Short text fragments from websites
§

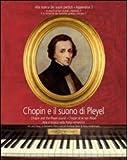 echange, troc aa.vv. - Chopin e il suono di Pleyel. Arte e musica nella parigi romantica. [Con CD-ROM]. [Edizione Italiana, Inglese e Francese].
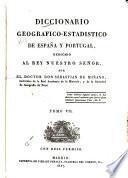 Diccionario geografico-estadistico de España y Portugal: Pesqueiras (prov. de Tuy)-San Juan della Nava, 1827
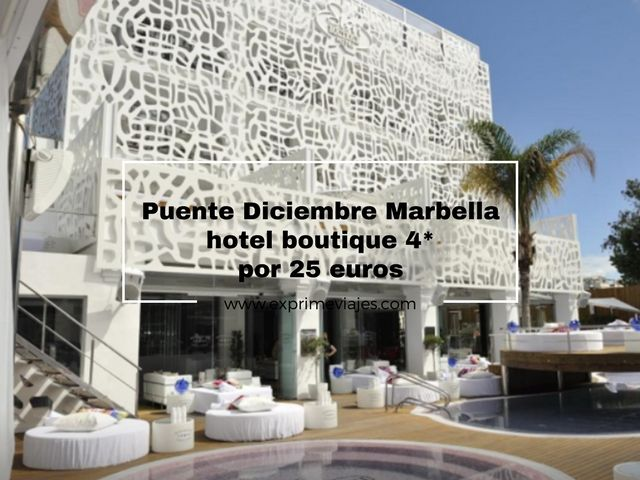 PUENTE DICIEMBRE MARBELLA: HOTEL BOUTIQUE 4* POR 25EUROS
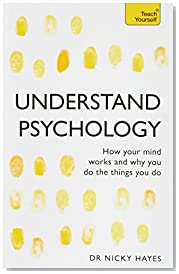 Understand Psychology: How Your Mind Works and Why You Do the Things You Do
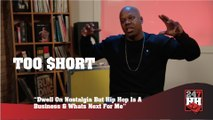 Too Short - Dwell On Nostalgia But Hip Hop Is A Business & Whats Next For Me (247HH Exclusive) (247HH Exclusive)
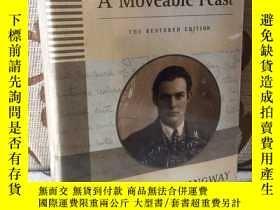 二手書博民逛書店A罕見Moveable Feast: the Restored Edition 《流動的盛宴》 海明威經典 英語原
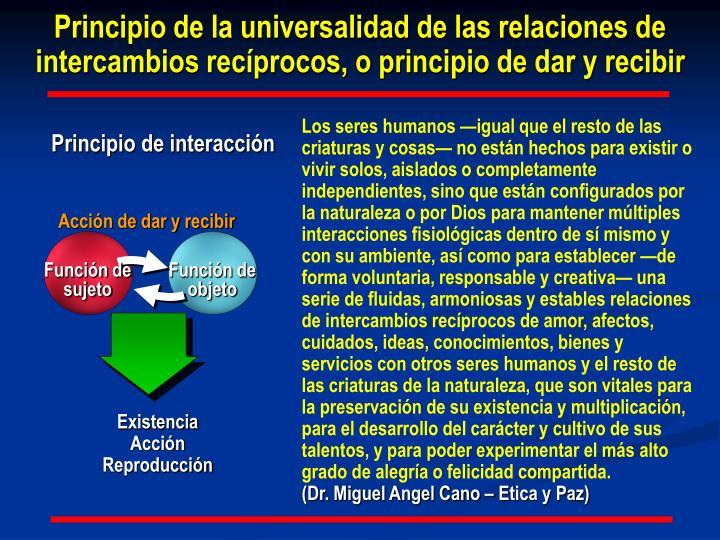 Principio de la universalidad de las relaciones de intercambios recíprocos, o principio de dar y recibir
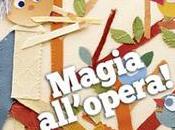"flauto magico"", Vallardi ""Magie sortilegi… all'opera"", Curci young"
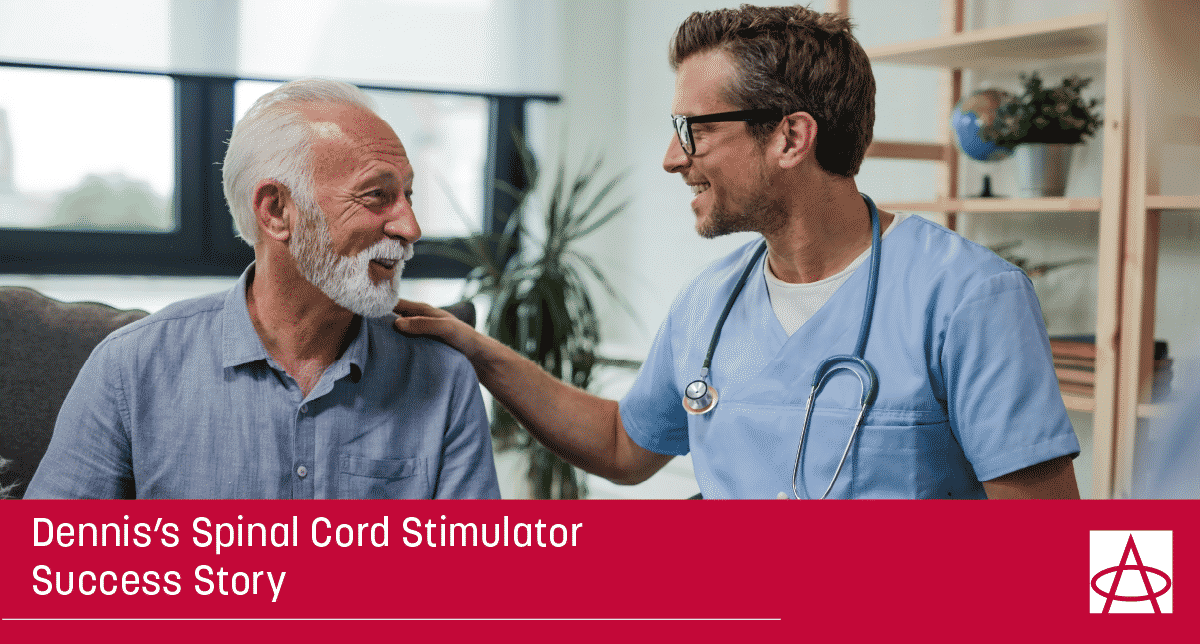 Dennis's Spinal Cord Stimulator Success Story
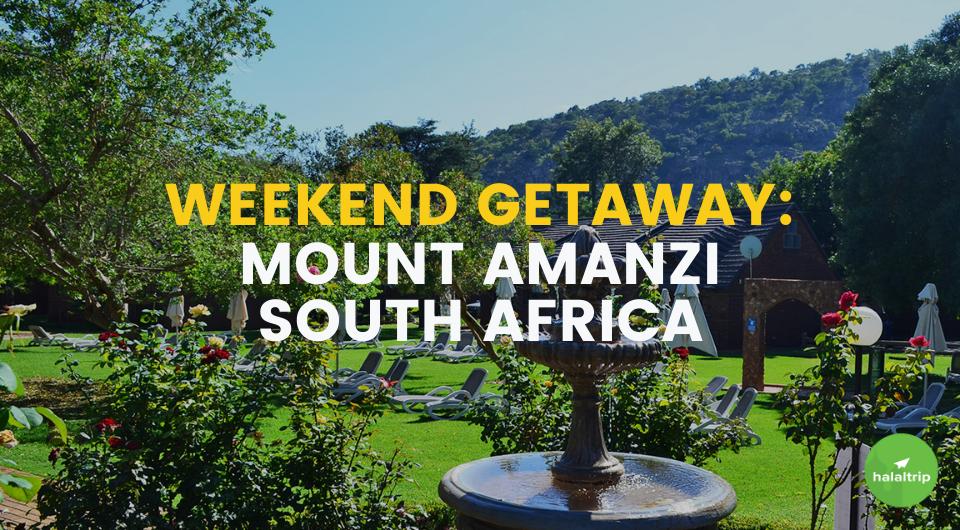 A Weekend Getaway to Mount Amanzi, South Africa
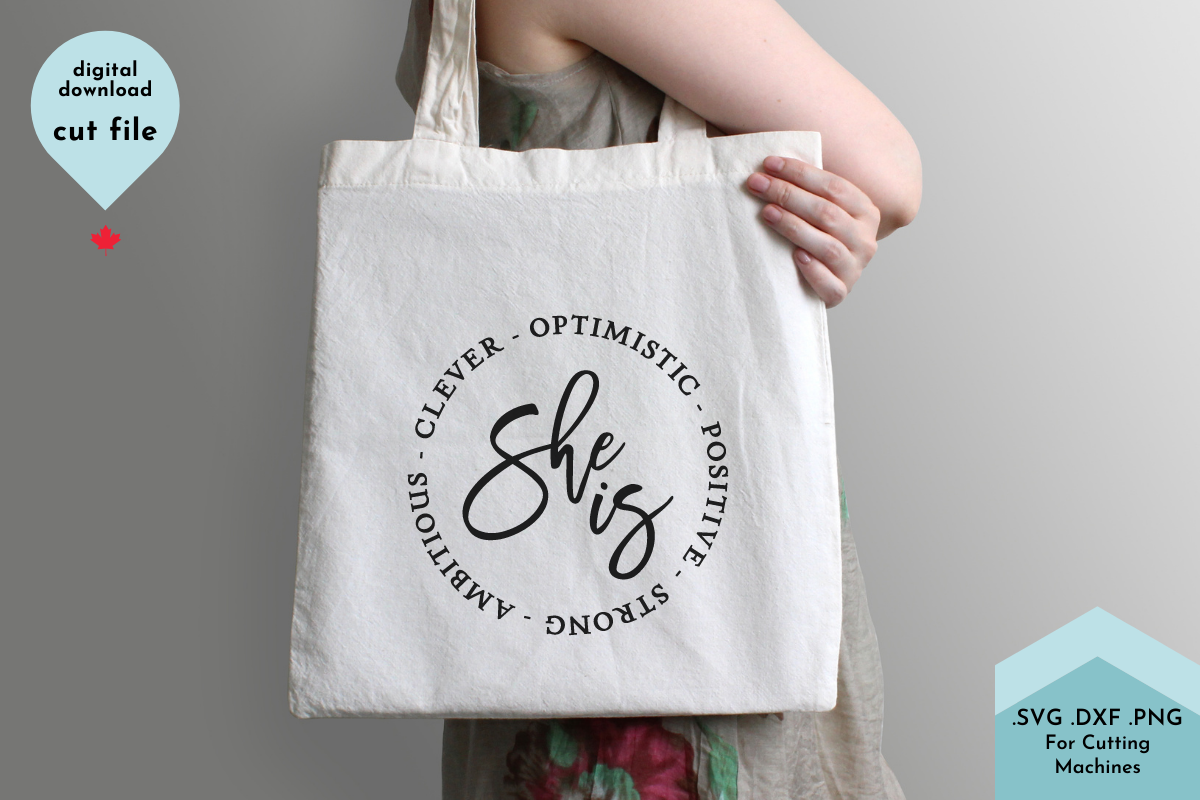 She is - Inspirational, Positive Saying SVG File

§

• [Exercise goal] The reply should reproduce every entry above word for word and contain no pictures.

• [Finished task]
 echange, troc aa.vv. - Chopin e il suono di Pleyel. Arte e musica nella parigi romantica. [Con CD-ROM]. [Edizione Italiana, Inglese e Francese].
 Diccionario geografico-estadistico de España y Portugal: Pesqueiras (prov. de Tuy)-San Juan della Nava, 1827
 PUENTE DICIEMBRE MARBELLA: HOTEL BOUTIQUE 4* POR 25EUROS
 Understand Psychology: How Your Mind Works and Why You Do the Things You Do
 Too Short - Dwell On Nostalgia But Hip Hop Is A Business & Whats Next For Me (247HH Exclusive) (247HH Exclusive)
 二手書博民逛書店A罕見Moveable Feast: the Restored Edition 《流動的盛宴》 海明威經典 英語原
 Principio de la universalidad de las relaciones de intercambios recíprocos, o principio de dar y recibir
"flauto magico"", Vallardi ""Magie sortilegi… all'opera"", Curci young"
 Dennis's Spinal Cord Stimulator Success Story
 A Weekend Getaway to Mount Amanzi, South Africa
 She is - Inspirational, Positive Saying SVG File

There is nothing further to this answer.